**TASK LIST**
1 > According to the Southern Ocean excerpt, how many marine systems are part of the EUR-OCEANS Network of Excellence?
2 > Drawing on the Southern Ocean excerpt, explain why EUR-OCEANS will develop coordination within the international polar research community.

The Southern Ocean System is one of the seven marine systems within the EUR-OCEANS Network of Excellence.

The Southern Ocean System aims to coordinate science activities with links to the Southern Ocean, across the ten EUR-OCEANS Work Packages

This site aims to present relevant information specific to the Southern Ocean System and more general information about EUR-OCEANS can be found at www.eur-oceans.org.

What is the role of the Southern Ocean in global change?

The Southern Ocean (SO) connects all three of the World's main ocean basins. Exchanges between these oceans have a powerful control on mean global climate, and the transfer of chemical and biological material through the World's oceans.

Some of the strongest regional expressions of recent global climate change have come from Antarctica and the SO. These changes are having a strong impact on the pelagic ecosystem. Understanding the impacts of climate and anthropogenic forcings on SO processes is therefore integral to monitoring and forecasting the response of the Earth System to global change. The SO is a spatially and temporally variable system: for example, some regions are characterised by huge phytoplankton blooms supporting large populations of higher predators and substantial fisheries, whilst other regions are devoid of such blooms (largely due to iron limitation; a phenomenon known as the SO Paradox). This variability, together with the strong coupling of the atmosphere-ice-ocean systems, complicates interpreting signals of ecosystem response to climate change and harvesting.

The Southern Ocean and marine resources.

Relevance to marine resources. Despite recent efforts, large sectors of the SO remain poorly sampled and understood. As a result, we are not well positioned to respond to biodiversity issues or manage the economic consequences of a changing ocean on harvestable stocks. To resolve this, EUR-OCEANS will develop coordination within the international polar research community. This will facilitate development of models linking large-scale climate processes, local-scale ocean physics and anthropogenic forcing with biogeochemistry, food web dynamics and ecosystem structure. These models will be fundamental to European policy makers in the development of marine ecosystems conservation and management strategies.

**MATERIAL PROVIDED**
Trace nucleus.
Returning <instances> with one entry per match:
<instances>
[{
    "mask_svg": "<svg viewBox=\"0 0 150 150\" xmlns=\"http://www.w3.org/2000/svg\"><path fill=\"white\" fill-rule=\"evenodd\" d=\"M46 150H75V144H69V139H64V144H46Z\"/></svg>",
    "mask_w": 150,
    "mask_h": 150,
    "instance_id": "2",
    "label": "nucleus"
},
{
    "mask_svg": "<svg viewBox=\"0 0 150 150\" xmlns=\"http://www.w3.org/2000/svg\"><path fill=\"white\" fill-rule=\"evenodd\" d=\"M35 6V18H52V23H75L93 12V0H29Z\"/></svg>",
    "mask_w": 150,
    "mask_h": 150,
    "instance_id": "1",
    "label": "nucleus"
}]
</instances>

**ANSWERS TO EACH TASK**
1 > Seven.

2 > Large sectors of the Southern Ocean remain poorly sampled and understood. As a result, we are not well positioned to respond to biodiversity issues or to manage the economic consequences of a changing ocean on harvestable stocks. Coordination is meant to resolve this by helping develop models that link large-scale climate processes, local-scale ocean physics and anthropogenic forcing with biogeochemistry, food web dynamics and ecosystem structure.